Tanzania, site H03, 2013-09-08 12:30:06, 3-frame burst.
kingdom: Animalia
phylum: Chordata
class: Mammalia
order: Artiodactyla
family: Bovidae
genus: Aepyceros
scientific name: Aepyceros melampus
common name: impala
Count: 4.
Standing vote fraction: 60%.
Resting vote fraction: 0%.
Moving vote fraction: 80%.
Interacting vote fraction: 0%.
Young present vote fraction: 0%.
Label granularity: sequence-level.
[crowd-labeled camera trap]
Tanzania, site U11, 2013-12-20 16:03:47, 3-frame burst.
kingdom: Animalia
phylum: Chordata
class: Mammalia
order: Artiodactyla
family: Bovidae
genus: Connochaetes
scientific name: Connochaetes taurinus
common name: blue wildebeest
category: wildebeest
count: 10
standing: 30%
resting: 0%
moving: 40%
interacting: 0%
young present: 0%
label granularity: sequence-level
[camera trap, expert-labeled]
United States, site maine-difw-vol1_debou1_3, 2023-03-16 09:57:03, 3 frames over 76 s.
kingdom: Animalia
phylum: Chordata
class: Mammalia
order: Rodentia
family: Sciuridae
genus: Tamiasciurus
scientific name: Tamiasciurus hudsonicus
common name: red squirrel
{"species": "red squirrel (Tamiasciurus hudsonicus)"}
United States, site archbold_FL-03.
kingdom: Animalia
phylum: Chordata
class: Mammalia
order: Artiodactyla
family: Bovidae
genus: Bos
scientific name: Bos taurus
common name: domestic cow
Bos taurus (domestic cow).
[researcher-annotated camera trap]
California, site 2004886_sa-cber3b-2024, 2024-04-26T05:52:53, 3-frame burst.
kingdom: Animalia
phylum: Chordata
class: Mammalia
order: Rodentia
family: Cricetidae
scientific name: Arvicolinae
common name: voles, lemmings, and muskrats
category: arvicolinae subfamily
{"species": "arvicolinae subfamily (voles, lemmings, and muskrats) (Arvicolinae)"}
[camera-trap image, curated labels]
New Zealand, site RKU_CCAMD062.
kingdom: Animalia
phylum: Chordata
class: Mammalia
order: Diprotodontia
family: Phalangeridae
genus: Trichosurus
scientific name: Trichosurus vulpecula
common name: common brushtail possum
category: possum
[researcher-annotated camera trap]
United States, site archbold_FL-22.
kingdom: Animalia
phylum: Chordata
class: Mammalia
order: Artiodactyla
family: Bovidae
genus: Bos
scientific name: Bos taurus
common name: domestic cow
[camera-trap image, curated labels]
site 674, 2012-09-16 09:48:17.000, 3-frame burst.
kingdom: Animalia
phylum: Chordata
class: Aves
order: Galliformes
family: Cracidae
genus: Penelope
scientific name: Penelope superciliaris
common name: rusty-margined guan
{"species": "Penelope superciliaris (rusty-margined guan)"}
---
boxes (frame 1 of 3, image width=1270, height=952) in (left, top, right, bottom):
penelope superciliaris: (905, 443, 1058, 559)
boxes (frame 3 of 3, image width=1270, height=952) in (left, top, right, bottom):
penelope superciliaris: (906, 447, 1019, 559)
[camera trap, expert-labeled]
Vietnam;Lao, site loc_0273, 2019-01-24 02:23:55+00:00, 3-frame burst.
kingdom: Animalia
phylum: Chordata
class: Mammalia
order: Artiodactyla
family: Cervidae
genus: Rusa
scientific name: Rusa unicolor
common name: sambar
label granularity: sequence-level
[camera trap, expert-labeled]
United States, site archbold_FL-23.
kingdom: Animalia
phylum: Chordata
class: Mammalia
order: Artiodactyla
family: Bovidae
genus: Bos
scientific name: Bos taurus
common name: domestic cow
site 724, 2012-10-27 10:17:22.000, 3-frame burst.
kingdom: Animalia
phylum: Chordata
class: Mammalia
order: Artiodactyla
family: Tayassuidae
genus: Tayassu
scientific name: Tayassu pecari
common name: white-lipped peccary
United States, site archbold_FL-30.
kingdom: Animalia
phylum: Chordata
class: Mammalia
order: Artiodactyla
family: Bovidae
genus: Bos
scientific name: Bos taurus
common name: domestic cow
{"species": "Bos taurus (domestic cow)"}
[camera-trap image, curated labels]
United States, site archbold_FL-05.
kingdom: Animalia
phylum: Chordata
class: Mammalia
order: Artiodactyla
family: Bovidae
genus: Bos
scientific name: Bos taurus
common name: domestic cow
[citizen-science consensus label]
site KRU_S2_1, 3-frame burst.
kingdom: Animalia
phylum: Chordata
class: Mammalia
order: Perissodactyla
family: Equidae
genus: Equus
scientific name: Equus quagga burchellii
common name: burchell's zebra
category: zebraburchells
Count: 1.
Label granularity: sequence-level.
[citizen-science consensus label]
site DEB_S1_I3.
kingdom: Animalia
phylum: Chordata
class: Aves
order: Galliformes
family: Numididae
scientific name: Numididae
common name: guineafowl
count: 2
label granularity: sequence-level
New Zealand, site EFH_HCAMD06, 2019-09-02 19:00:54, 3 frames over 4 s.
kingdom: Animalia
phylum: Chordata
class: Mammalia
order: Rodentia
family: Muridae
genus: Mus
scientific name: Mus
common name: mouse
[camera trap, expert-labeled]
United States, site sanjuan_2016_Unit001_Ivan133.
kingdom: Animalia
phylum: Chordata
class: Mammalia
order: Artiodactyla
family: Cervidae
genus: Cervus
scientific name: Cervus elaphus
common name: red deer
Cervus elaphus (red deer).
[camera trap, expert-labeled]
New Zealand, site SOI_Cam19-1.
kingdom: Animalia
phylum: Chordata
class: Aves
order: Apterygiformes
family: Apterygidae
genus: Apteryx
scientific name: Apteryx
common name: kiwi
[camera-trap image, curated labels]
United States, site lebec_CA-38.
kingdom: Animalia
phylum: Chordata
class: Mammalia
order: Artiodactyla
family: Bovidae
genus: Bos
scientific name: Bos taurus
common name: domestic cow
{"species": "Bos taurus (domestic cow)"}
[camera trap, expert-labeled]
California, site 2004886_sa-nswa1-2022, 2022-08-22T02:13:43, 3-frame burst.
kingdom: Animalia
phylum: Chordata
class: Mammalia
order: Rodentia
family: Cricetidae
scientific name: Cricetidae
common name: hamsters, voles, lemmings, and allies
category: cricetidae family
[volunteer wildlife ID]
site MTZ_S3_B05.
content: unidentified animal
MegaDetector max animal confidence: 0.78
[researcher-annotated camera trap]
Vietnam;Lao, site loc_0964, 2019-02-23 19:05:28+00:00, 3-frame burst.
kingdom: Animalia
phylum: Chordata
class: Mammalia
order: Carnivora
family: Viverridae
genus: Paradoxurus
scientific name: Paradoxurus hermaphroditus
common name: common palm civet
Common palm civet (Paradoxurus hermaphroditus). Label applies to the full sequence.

_DESCRIPTION OF THE TASK_
Show the lines of the data that hold the word "Tanzania".

_RESULT BELOW_
Tanzania, site H03, 2013-09-08 12:30:06, 3-frame burst.
Tanzania, site U11, 2013-12-20 16:03:47, 3-frame burst.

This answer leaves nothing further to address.